■ **About this exercise**: Your answer must restate each entry below word for word, with no pictures in it.

■ **Excerpted records**:
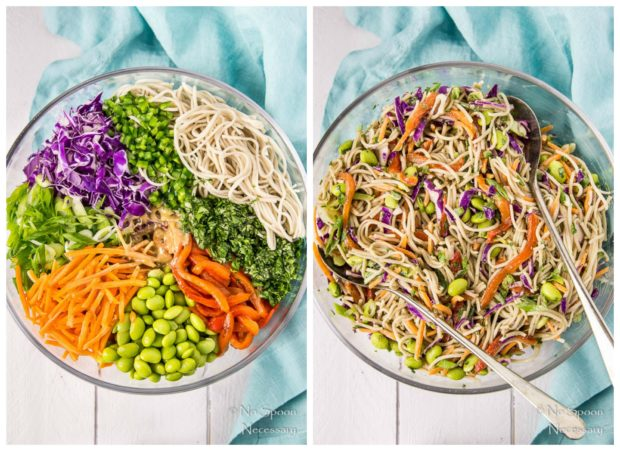 Thai Veggie Soba Noodle Bowls {with Ginger-Tahini Dressing} - No Spoon ...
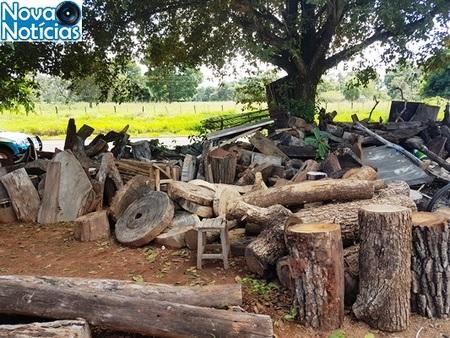 Left or right madeira armazenada ilegalmente pma1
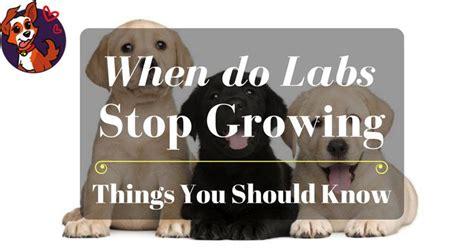when do lab puppies stop growing when do labs stop growing things you should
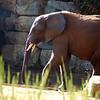 Monsieur et cher éléphant – Romain Gary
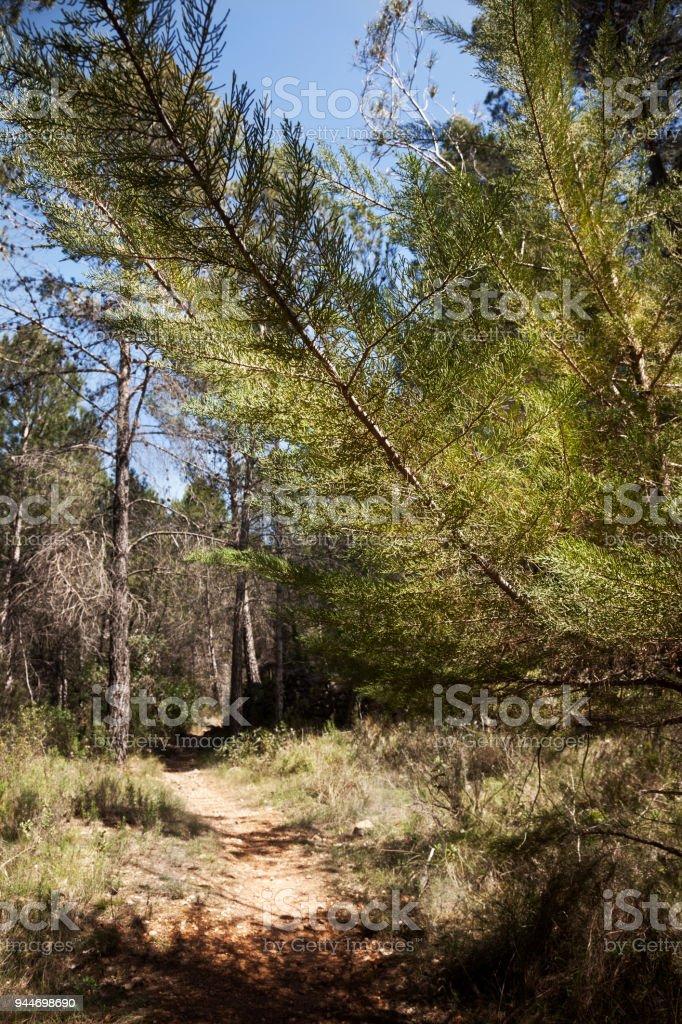 Los Ports natural park stock photo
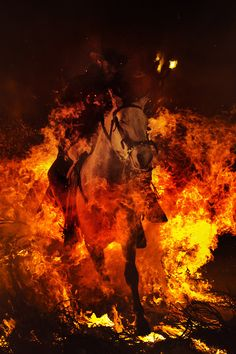 """Horse fire. A man rides a horse through a bonfire in San Bartolome de Pinares, Spain, in honor of Saint Anthony, the patron saint of animals onJanuary 16, 2013.On the eve of Saint Anthony's Day, hundreds ride their horses trough the narrow cobblestone streets of the small village of San Bartolome during the """"Luminarias"""", a traditional festival that dates back 500 years and is meant to purify the animals with the smoke of the bonfires, and protect them for the year to come.  PH"""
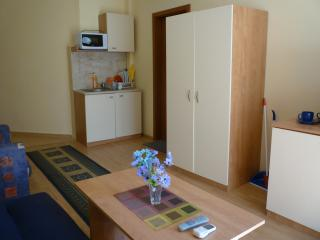 1 bedroom Apartment with Internet Access in Primorsko - Primorsko vacation rentals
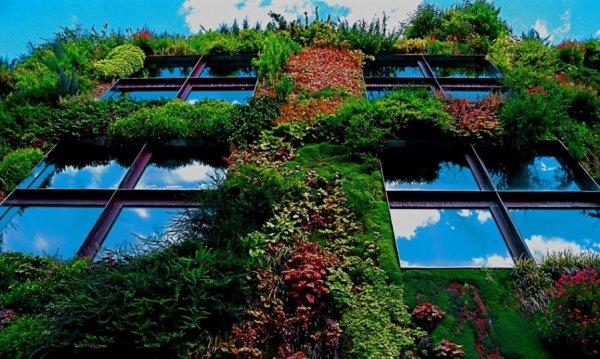 Ogórd Vertical Garden, Paryż, Francja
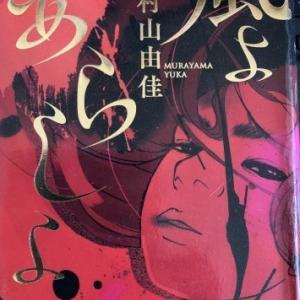 「風よあらしよ」(読書no.348)
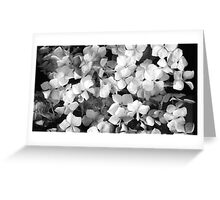 Scanned Floral Design - Hydrangea  Greeting Card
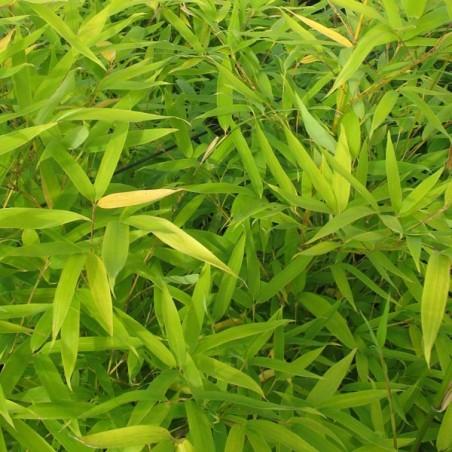 Bambou à bois doré (Pot de 5 L 80/100) - N°2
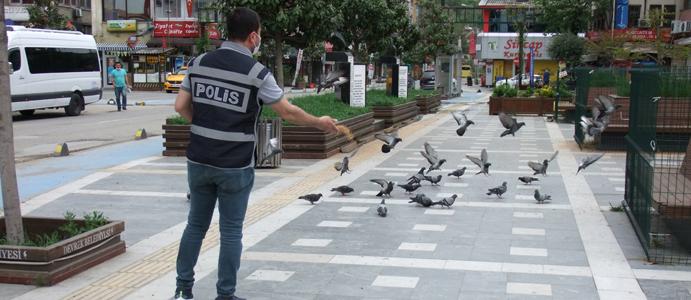 DEVREK POLİS VE GÜVERCİNLERE KALDI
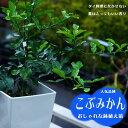 【みかん苗木】 こぶみかん(バイマックルー) 7号鉢植え コブミカン 果樹苗木 柑橘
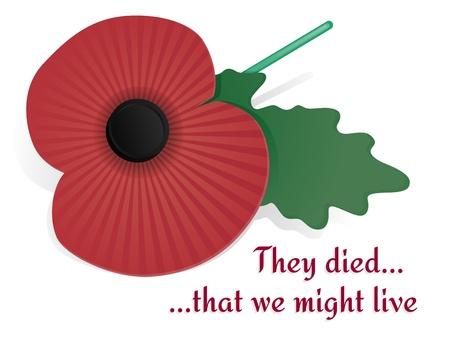 remembrance day: Remembrance Poppy Scheda Vettoriali
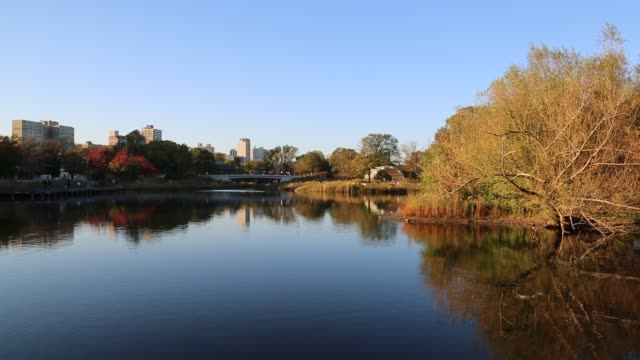 Lake at Lincoln Park Zoo in fall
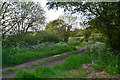 SS9941 : West Somerset : Stapling Lane by Lewis Clarke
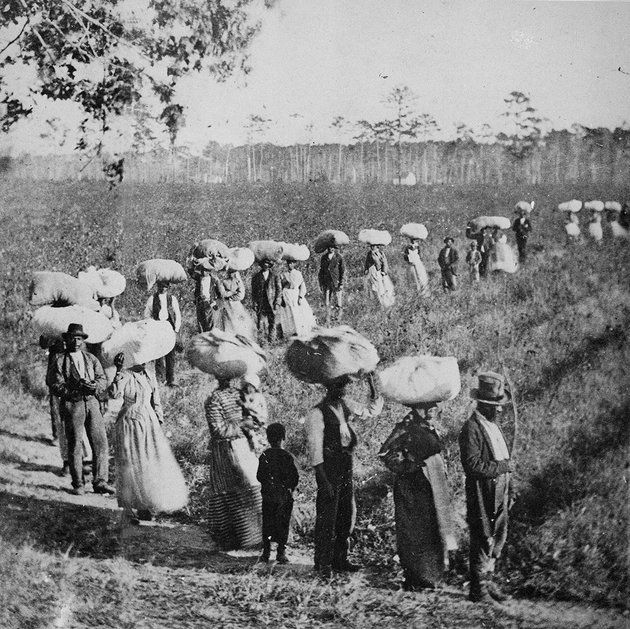 Slaves returning from a cotton field in the American South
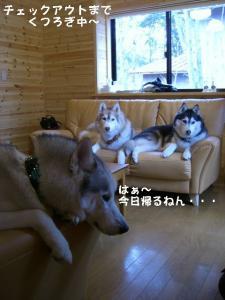 20081122軽井沢 (193)_640 14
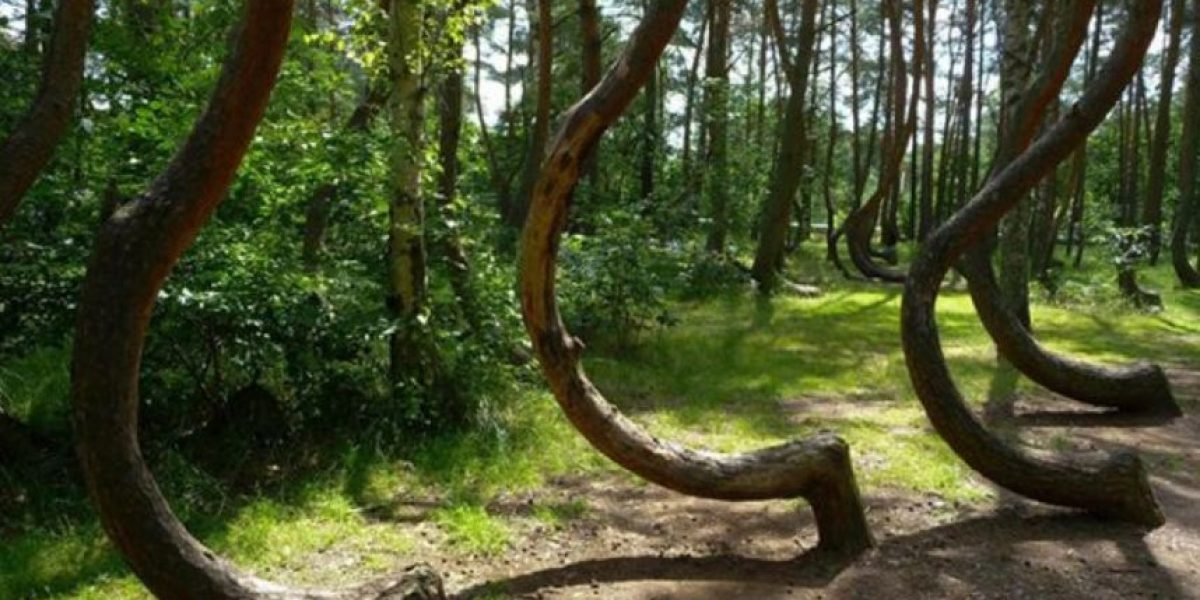 Bosque de 400 árboles es un misterio para la ciencia, descubran por qué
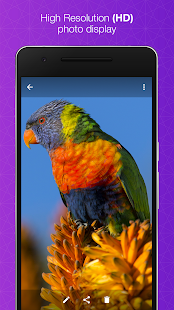 Aplikace Quick Gallery - Photo Editor 4bZml4z-1pXGYUhgVJDGikdzqqHfhH6K78k-o-kXihKZJLdVKdzrH72KGIQB4exv7Qg=h310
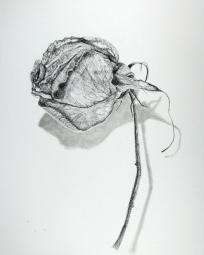 Pencil, Charcoal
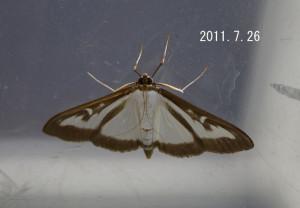 ツゲノメイガ2011.7.26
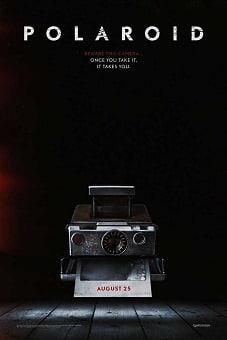 Polaroid 2019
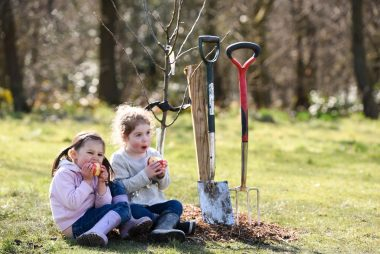 Looking to plant a new orchard, or improve an existing one?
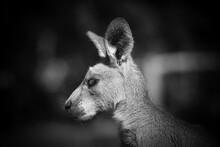 Kangaroo In The Park In Australia. High Quality Photo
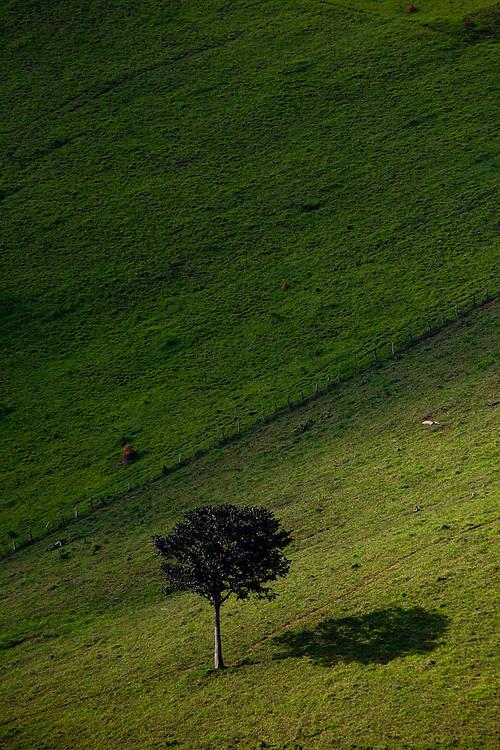 Jeceaba_MG, Brasil...Arvore na paisagem rural de Jeceaba...The tree in the rural landscape in Jeceba...Foto: JOAO MARCOS ROSA /  NITRO
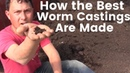 How the Best Worm Castings are Made that Can Double Your Harvest
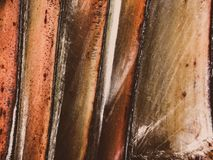Slut upp av en tropisk palmträd Abstrakt begrepp gömma i handflatan textur för naturbakgrund Royaltyfri Fotografi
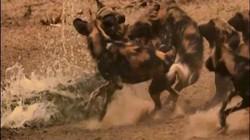 Video: Linh cẩu và cá sấu lần lượt tung đòn bất ngờ giết chết chó hoang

■ **Answer box**:
 Thai Veggie Soba Noodle Bowls {with Ginger-Tahini Dressing} - No Spoon ...
 Left or right madeira armazenada ilegalmente pma1
when do lab puppies stop growing when do labs stop growing things you should
 Monsieur et cher éléphant – Romain Gary
 Los Ports natural park stock photo
 """Horse fire. A man rides a horse through a bonfire in San Bartolome de Pinares, Spain, in honor of Saint Anthony, the patron saint of animals onJanuary 16, 2013.On the eve of Saint Anthony's Day, hundreds ride their horses trough the narrow cobblestone streets of the small village of San Bartolome during the """"Luminarias"""", a traditional festival that dates back 500 years and is meant to purify the animals with the smoke of the bonfires, and protect them for the year to come.  PH"""
 1 bedroom Apartment with Internet Access in Primorsko - Primorsko vacation rentals
 Ogórd Vertical Garden, Paryż, Francja
 「風よあらしよ」(読書no.348)
 Scanned Floral Design - Hydrangea  Greeting Card
 Bambou à bois doré (Pot de 5 L 80/100) - N°2
 DEVREK POLİS VE GÜVERCİNLERE KALDI
 【みかん苗木】 こぶみかん(バイマックルー) 7号鉢植え コブミカン 果樹苗木 柑橘
 remembrance day: Remembrance Poppy Scheda Vettoriali
 Lake at Lincoln Park Zoo in fall
 SS9941 : West Somerset : Stapling Lane by Lewis Clarke
 Slaves returning from a cotton field in the American South
 20081122軽井沢 (193)_640 14
 Bosque de 400 árboles es un misterio para la ciencia, descubran por qué
 Aplikace Quick Gallery - Photo Editor 4bZml4z-1pXGYUhgVJDGikdzqqHfhH6K78k-o-kXihKZJLdVKdzrH72KGIQB4exv7Qg=h310
 Pencil, Charcoal
 ツゲノメイガ2011.7.26
 Polaroid 2019
 Looking to plant a new orchard, or improve an existing one?
 Kangaroo In The Park In Australia. High Quality Photo
 Jeceaba_MG, Brasil...Arvore na paisagem rural de Jeceaba...The tree in the rural landscape in Jeceba...Foto: JOAO MARCOS ROSA /  NITRO
 How the Best Worm Castings are Made that Can Double Your Harvest
Slut upp av en tropisk palmträd Abstrakt begrepp gömma i handflatan textur för naturbakgrund Royaltyfri Fotografi
 Video: Linh cẩu và cá sấu lần lượt tung đòn bất ngờ giết chết chó hoang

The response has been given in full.